Get started with running experiments with HoneyHive
Experiments in HoneyHive help you systematically test and improve your AI applications. Whether you’re iterating on prompts, comparing models, or optimizing your RAG pipeline, experiments provide a structured way to measure improvements and ensure reliability.
An experiment in HoneyHive consists of three core components:
Application Logic: The core function you want to evaluate - this could be different models, prompts, retrieval strategies, or an end-to-end agent you want to evaluate.
Dataset: A dataset of inputs (and optionally target outputs) you’re evaluating against. Using consistent test cases ensures you can reliably compare different versions of your application as you iterate.
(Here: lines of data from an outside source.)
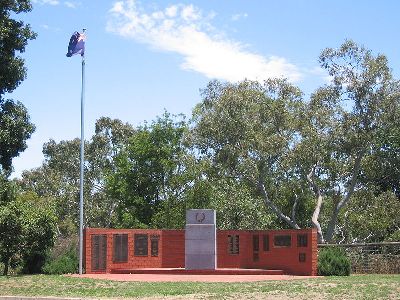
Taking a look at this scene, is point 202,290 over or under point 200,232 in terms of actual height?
under

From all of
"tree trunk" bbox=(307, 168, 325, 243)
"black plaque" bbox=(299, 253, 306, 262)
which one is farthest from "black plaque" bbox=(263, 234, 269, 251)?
A: "tree trunk" bbox=(307, 168, 325, 243)

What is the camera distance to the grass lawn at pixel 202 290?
57.6ft

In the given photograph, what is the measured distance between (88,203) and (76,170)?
32.7ft

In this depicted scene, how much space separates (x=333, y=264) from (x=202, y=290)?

Evaluators: The metrics and criteria you’re measuring. Evaluators help quantify improvements and catch regressions across different versions as you iterate. These can be either automated (i.e. code or LLM evaluators) or performed by a human.
Every trace in HoneyHive contains metadata that links it to specific experiments and datapoint you’re testing against (i.e. inputs and ground_truths pairs). The run_id in the metadata links related test traces together, while the datapoint_id connects traces that were run on the same test cases / datapoints.
The experiment framework integrates with GitHub to:
Trigger automated experiment runs on code changes
Set performance thresholds that must be met
Track metric improvements across commits
Alert on performance regressions
This metadata-driven approach to testing and evaluation lets you compare performance across any configuration dimension - whether you’re testing different prompts, models, or entire pipeline architectures.